The next morning, we got a semi-late start and grabbed a quick lunch at Max (a Swedish fast food chain) before attempting to use the public transit to get to a little island called Skansen. However, we quickly became frustrated when we bought bus tickets and discovered that the trams weren’t even running! When we asked someone why everything seemed to be out of whack, he simply stared at us and said “the Queen is having a parade!”

The Nordic museum after the queen’s parade

Evidently, we just so happened to be in town on the Swedish national holiday, and the queen of Sweden just so happened to be having a parade in Stockholm. We asked around a little more and found out that it was nearly a 30 minute walk to Skansen. We headed east and started our journey to the little island, where we would be able to observe the parade. We eventually made it to a pretty good viewing spot, where we sat and watched the festivities take place, and got to see the queen! What an odd day.

Fun at the park with flowers!!

After the parade, I got a cinnamon bun from a vendor and we all sat down at an extremely cute little park for the evening. We watched families play and took pictures with the flowers and just generally enjoyed the atmosphere. We headed back towards the center of town and our hostel and stopped on the way for food. I finally got the real Swedish meatballs (I’ve only had the IKEA ones) I had been hoping for, complete with potatoes and lingonberries.

It was a great way to end the night, as it was my last night of backpacking. The next morning, I would set off for my second study abroad program….completely and 100% alone.

Week Two: Florence, Siena, and Rome

The second week of the PLC trip began with a short bus ride to Florence. This was another moment where I had trouble comprehending where I was–Florence: the birthplace of the Renaissance. For real.

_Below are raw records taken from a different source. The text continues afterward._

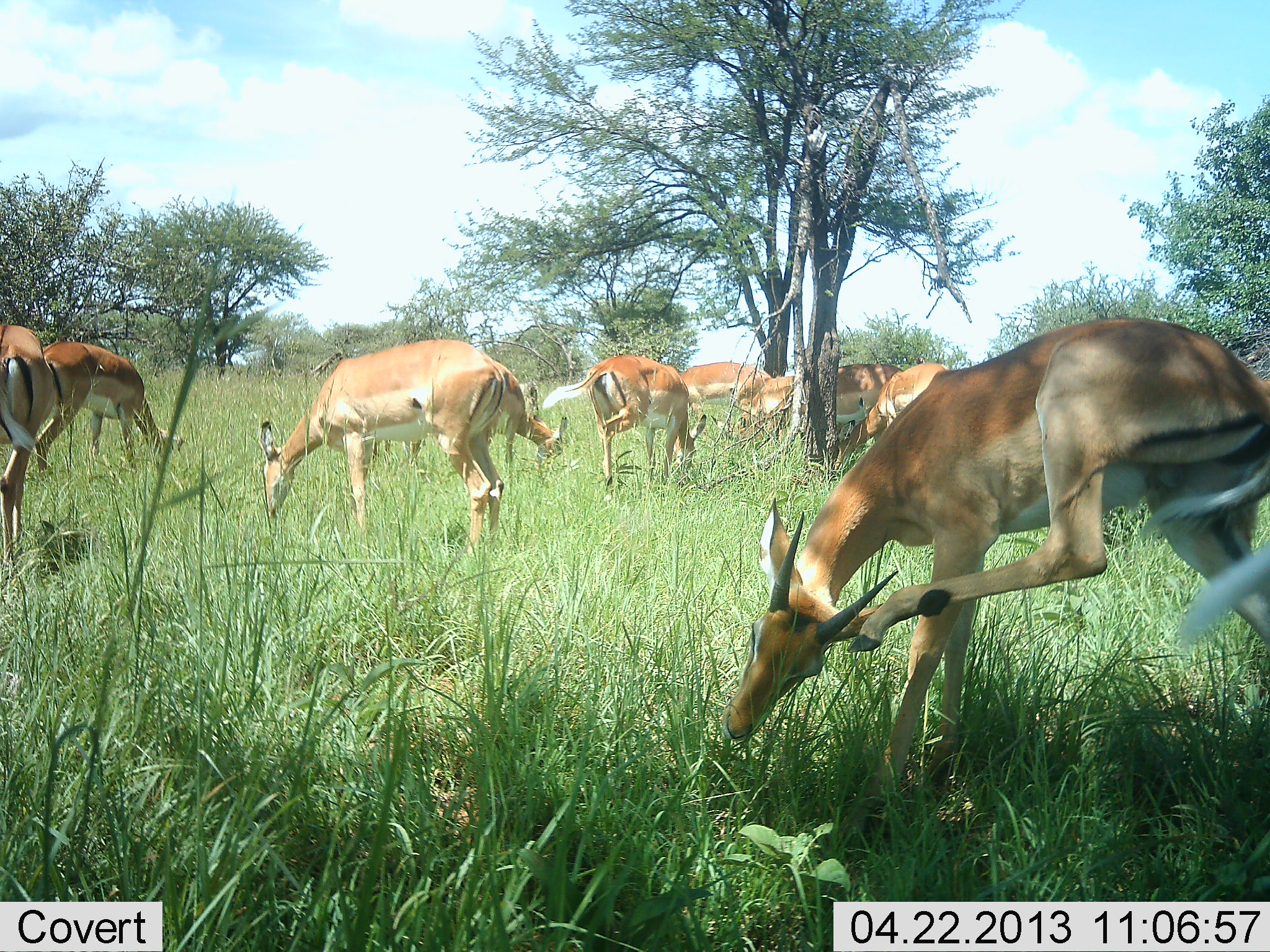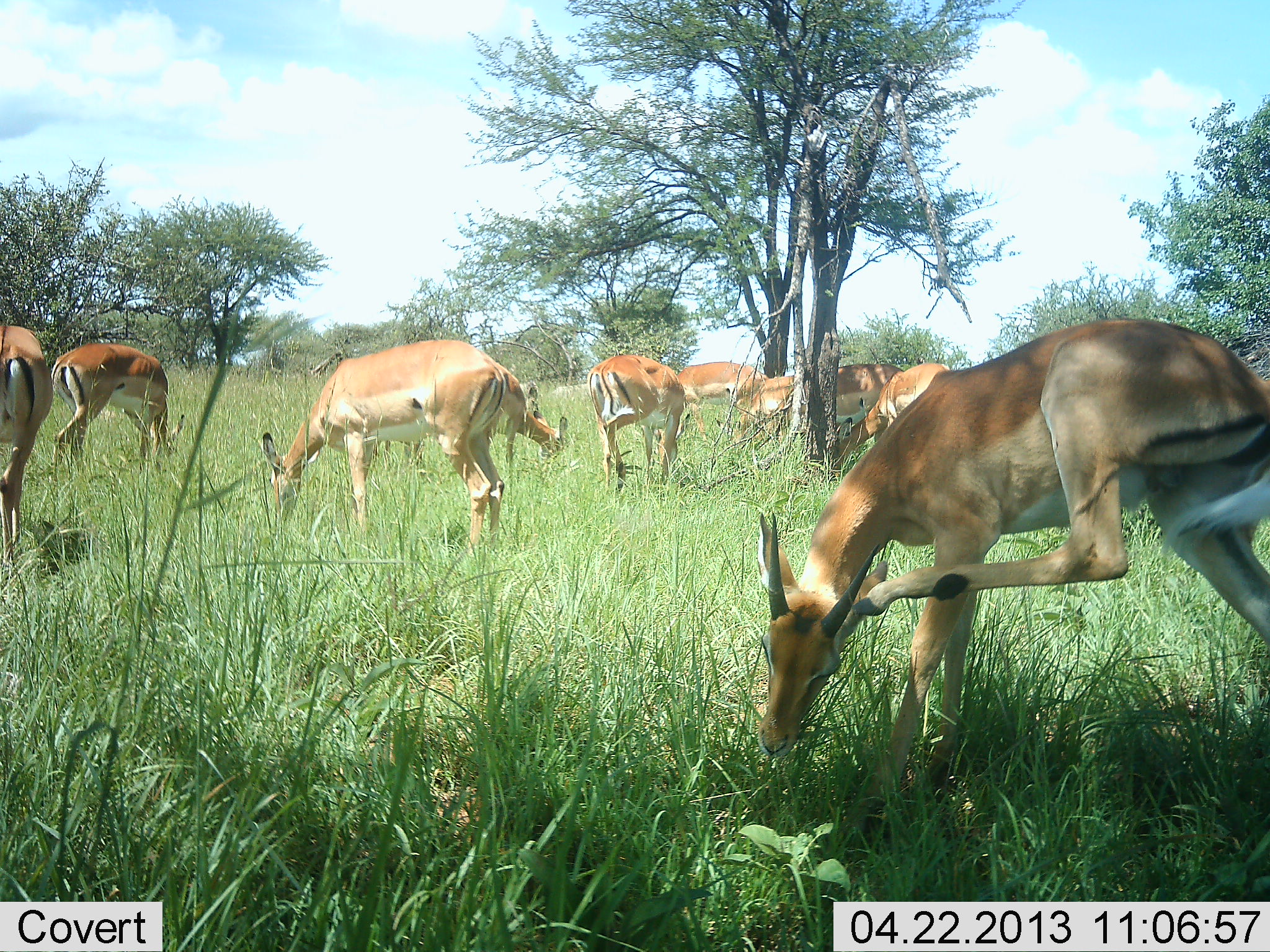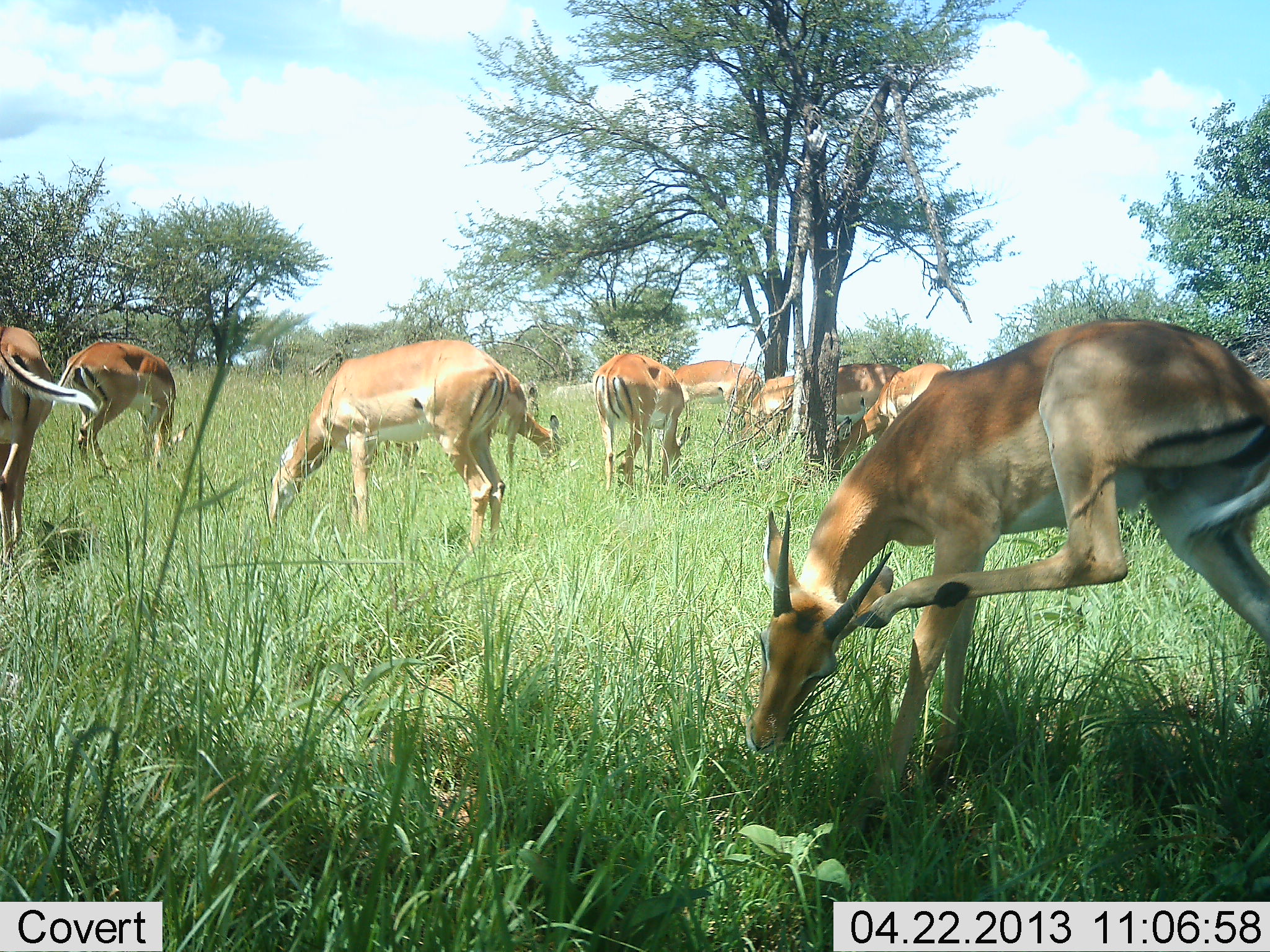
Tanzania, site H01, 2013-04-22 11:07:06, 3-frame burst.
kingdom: Animalia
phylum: Chordata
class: Mammalia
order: Artiodactyla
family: Bovidae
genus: Nanger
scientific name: Nanger granti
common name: grant's gazelle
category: gazellegrants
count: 10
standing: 48%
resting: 13%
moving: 4%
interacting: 13%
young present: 4%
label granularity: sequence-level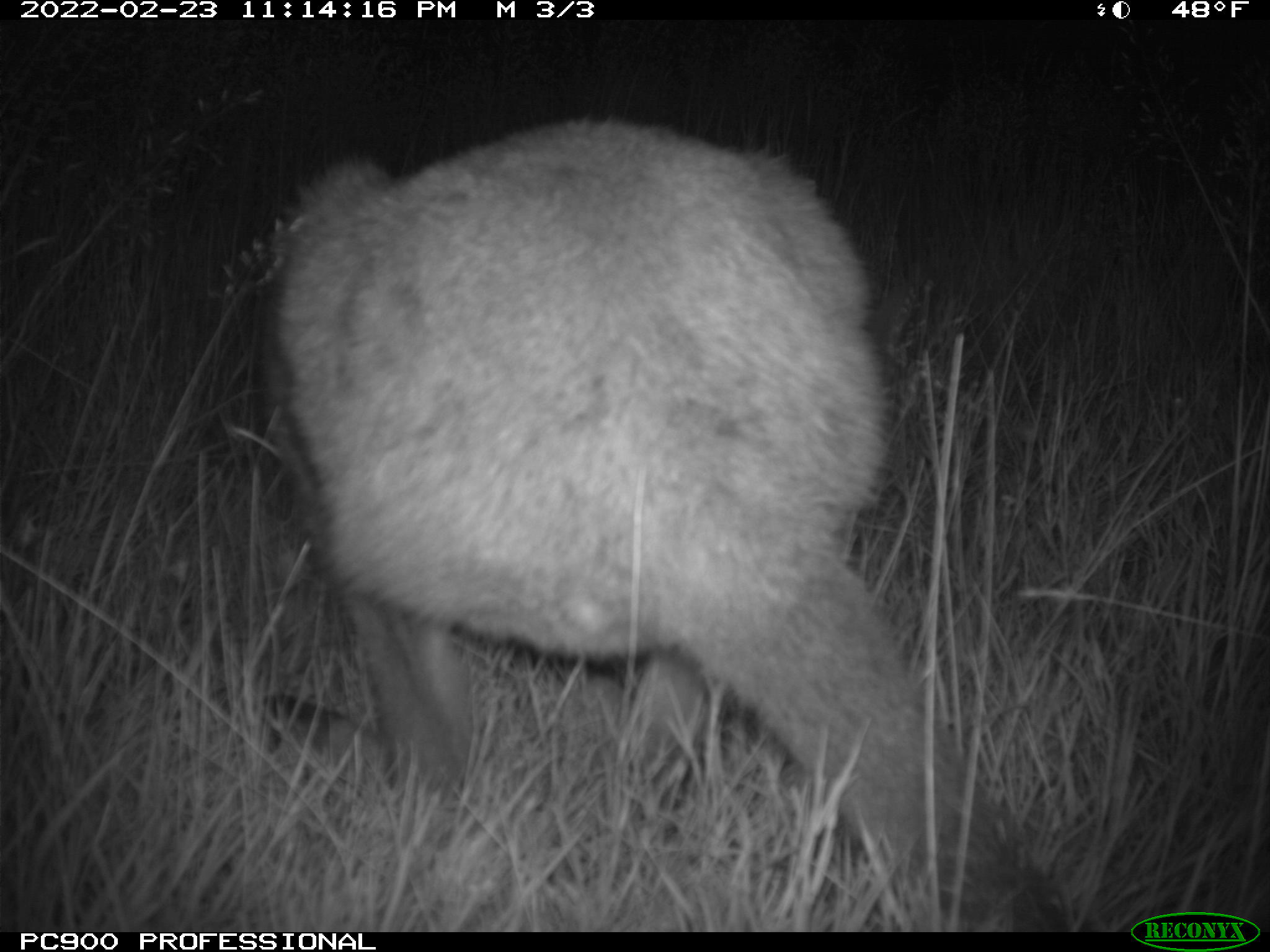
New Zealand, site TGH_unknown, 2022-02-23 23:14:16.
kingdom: Animalia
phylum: Chordata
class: Mammalia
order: Diprotodontia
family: Macropodidae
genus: Notamacropus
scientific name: Notamacropus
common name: wallaby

We arrived at our hotel (the Hotel California, oddly enough) and immediately began our tour with Kirk Ducleaux. Kirk is a fiery, fast-paced instructor, and he didn’t wait on anyone to catch up. We began by touring near the duomo and the baptistery, with Kirk talking in our earpieces (this was a new concept–there were a lot more people (a lot more tourists) in Florence, and it would be much easier to get lost from this point on). We learned about the church, the baptistery, and other important buildings in Florence, and then we visited a museum to look at some important works. We got to see Ghiberti’s doors, which I recalled learning about in my sophomore year world history class, and some other famous sculptures by the likes of Michelangelo and Donatello. After the museum tour, we got to climb to the top of the dome of the cathedral. It was absolutely the most breathtaking view of anything I have experienced. It was a panoramic view of the city and the surrounding mountains, and one could see centuries of history in a single glance.

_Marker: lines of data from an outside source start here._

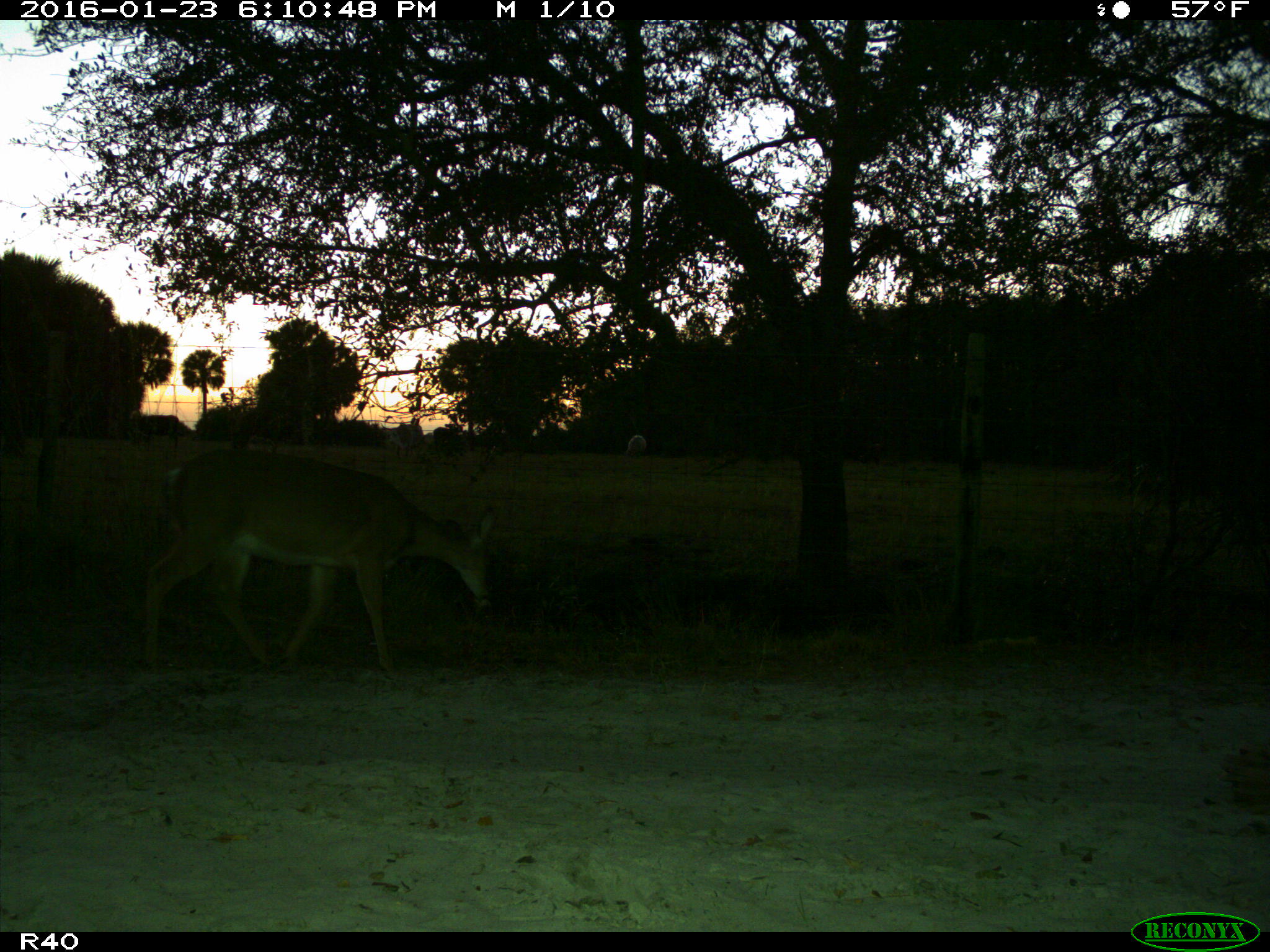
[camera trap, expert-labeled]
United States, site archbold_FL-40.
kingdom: Animalia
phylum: Chordata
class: Mammalia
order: Artiodactyla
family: Cervidae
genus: Odocoileus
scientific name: Odocoileus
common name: deer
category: unidentified deer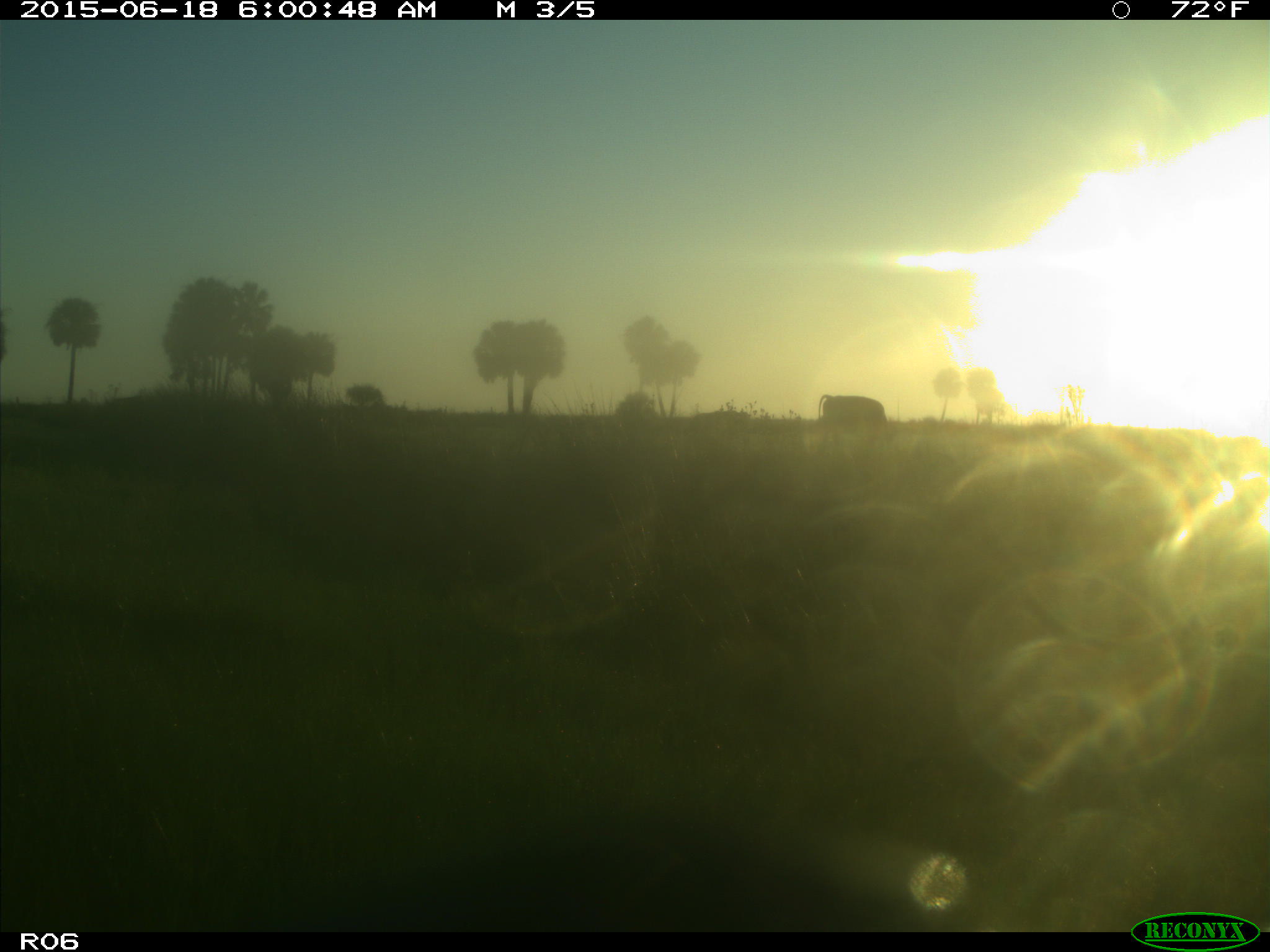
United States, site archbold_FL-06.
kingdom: Animalia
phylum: Chordata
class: Mammalia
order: Artiodactyla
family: Bovidae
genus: Bos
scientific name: Bos taurus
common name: domestic cow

Just some guys being dudes in Florence

The top of the duomo

Later, we had a group dinner, where my table nearly set our table on fire (oops). It was a lovely dinner, though, in a wonderfully lovely city.

The next day, we did more touring, visiting more sites in the morning (including the gallery where David is held!) and then the Uffizi Gallery later in the afternoon.


I learned at one point that the Obamas were in the next building at the same time we were at the Uffizi, so that’s pretty neat. In the Uffizi we got to see a variety of incredible art, including works by Michelangelo, Raphael, Da Vinci, and Botticelli. After the Uffizi, I attempted to go to the Galileo museum, but it was closed on Tuesday. What a bummer. I kept walking for a while, though, and found my way into an anthropology museum! It was incredible–there were works by multiple famous ethnographers and artifacts from civilizations I had only read about in books. I explored town a little more before meeting back up with a group at the leather market, where I bought some souvenirs for my family. We ate another fancy dinner, and then worked on our papers for class before calling it a night.

Wednesday morning, we departed for Siena. We arrived shortly at the small medieval town, checked into the hotel, and left to tour. We toured the Siena government building, which had incredible works of art everywhere from the floors to the ceilings. We got a bit of free time to roam around, before we had a tour of the cathedral. The Siena cathedral was, dare I say, the most impressively unique of all of the churches I visited. The floors were marble, covered in Latin engravings, while the supporting columns were made of striped granite.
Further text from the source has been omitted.